RustQC produces all outputs — dupRadar duplication matrix, model fit, plots, featureCounts-compatible counts, assignment summary, biotype counts, all 7 RSeQC-equivalent metrics, TIN scores, samtools flagstat/idxstats/stats, preseq library complexity extrapolation, Qualimap-compatible gene body coverage, and MultiQC files — in a single pass over the BAM file.

The traditional workflow requires 15+ separate tool invocations, each reading the BAM file independently. RustQC replaces all of them with a single command.

  1. Single-pass architecture: The traditional workflow reads the BAM file many times — once per tool. RustQC reads it once and produces everything in that single pass.
  2. Compiled Rust vs. interpreted R/Python: Compiled code with zero-cost abstractions and efficient memory management.
  3. Multi-threaded parallelism: RustQC parallelizes across chromosomes. Scaling depends on the number of chromosomes with mapped reads and the evenness of their read distribution.

Every output file produced by RustQC matches the original tools:

  • 820,118 duplication matrix values compared with zero mismatches
  • Gene-level read counts identical across all 63,086 genes
  • Model fit parameters (intercept and slope) match to 10+ significant digits
  • Assignment statistics (Assigned, NoFeatures, Ambiguous) match exactly
  • flagstat all 16 metrics identical to samtools flagstat
  • idxstats all per-chromosome counts identical to samtools idxstats
  • stats core SN metrics (read counts, lengths, duplicates) match samtools stats
  • preseq extrapolation curve within <0.1% of preseq v3.2.0 across entire range
  • RSeQC tools all values match Python RSeQC (see RSeQC benchmark)

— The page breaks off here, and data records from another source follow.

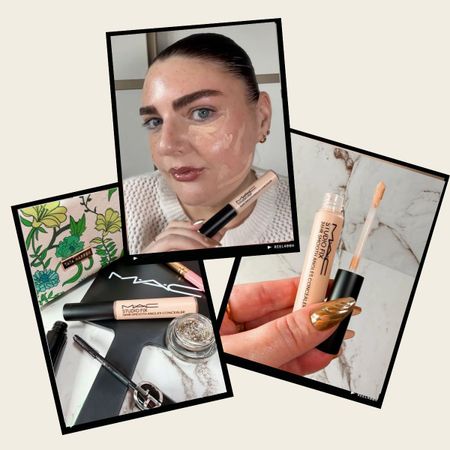Laura Pearson holding and wearing the new MAC Studio Fix 36HR Smooth Angles Concealer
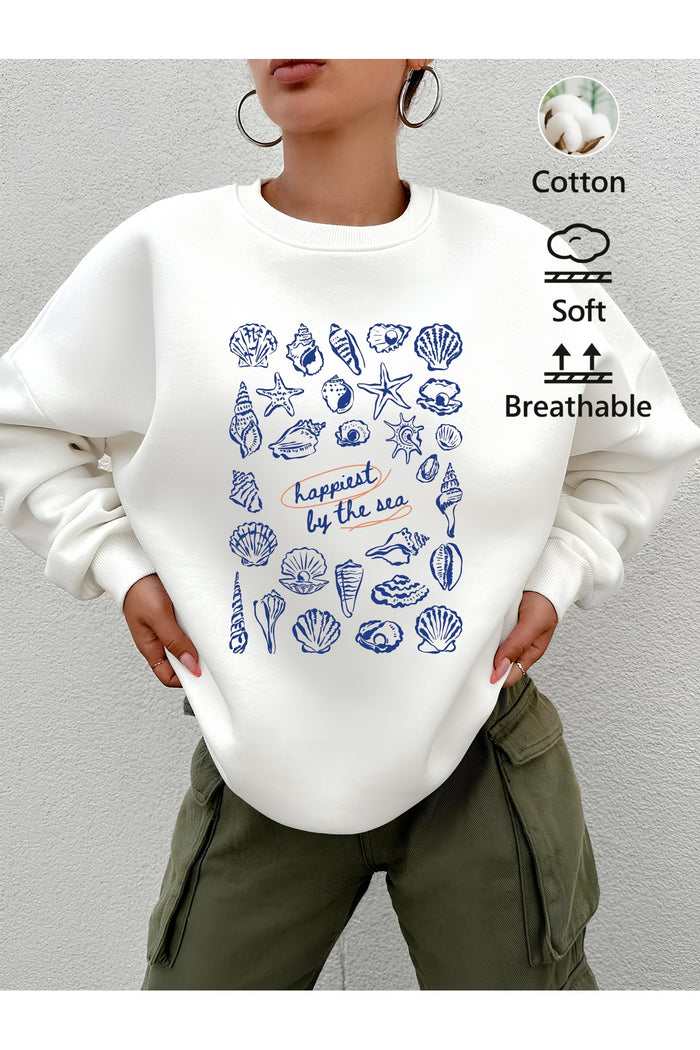 Premium Oversize Kesim Uzun Kollu Baskılı Sweatshirt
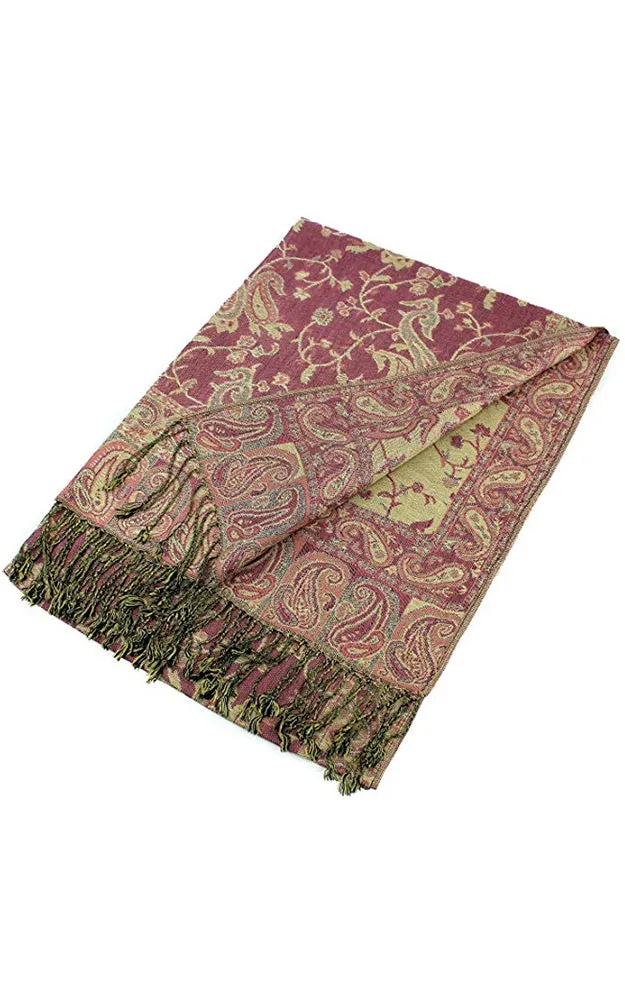 DB023-22 Pink Paisley Print Pashmina Scarf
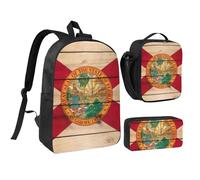 JEJEA Sac à dos 3 en 1 avec boîte à déjeuner, étui en pécnil, motif drapeau de la Floride, motif grain de bois, sac à livres, sac à déjeuner, trousse à crayons 43,2 cm pour voyage, Noir , Taille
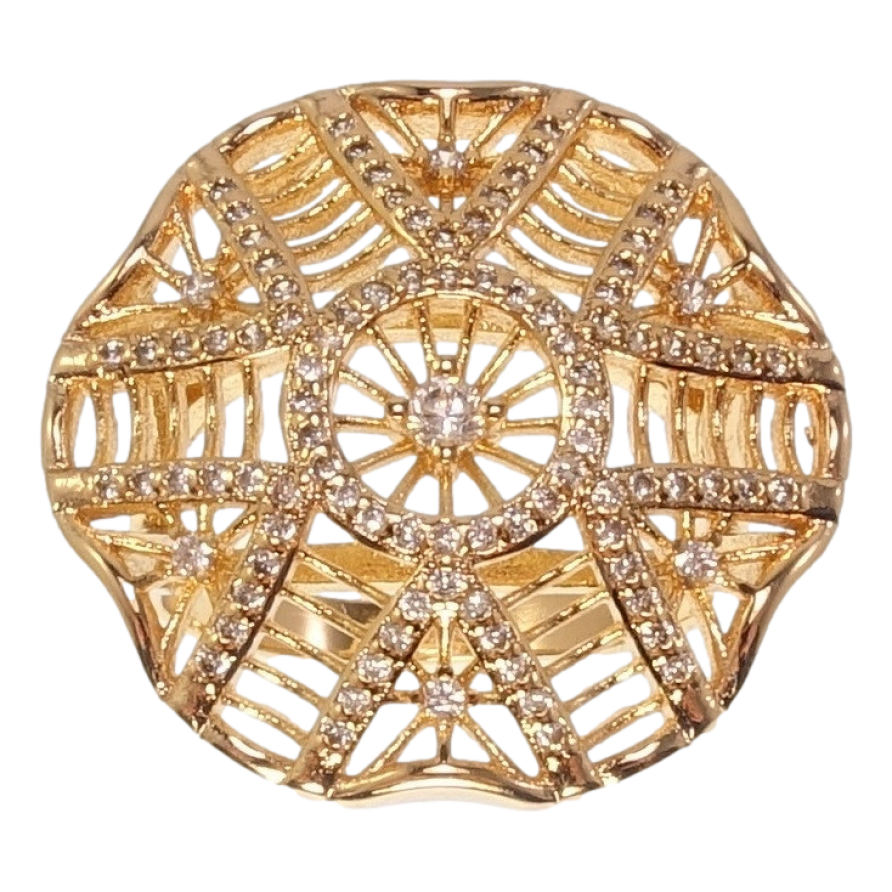 Кольцо Xuping Позолота 18K Крупный Резной Купол с Инкрустацией Цирконий Волнистый Край фото №1 Кольцо Xuping Позолота 18K Крупный Резной Купол с Инкрустацией Цирконий Волнистый Край фото №1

See the individual benchmark pages for detailed per-tool comparisons: dupRadar, featureCounts, RSeQC, preseq, Samtools.

  • Hardware: 10-core Apple Silicon Mac (M3 Max, 128 GB RAM).
  • RustQC: 10 threads, --gtf mode (all tools enabled).
  • Traditional tools: Run via Docker with x86 emulation on ARM Mac. Absolute timings include container overhead and emulation penalties. The relative comparison demonstrates the magnitude of the speedup.
  • Reproducibility: Benchmark scripts and data are in the benchmark directory.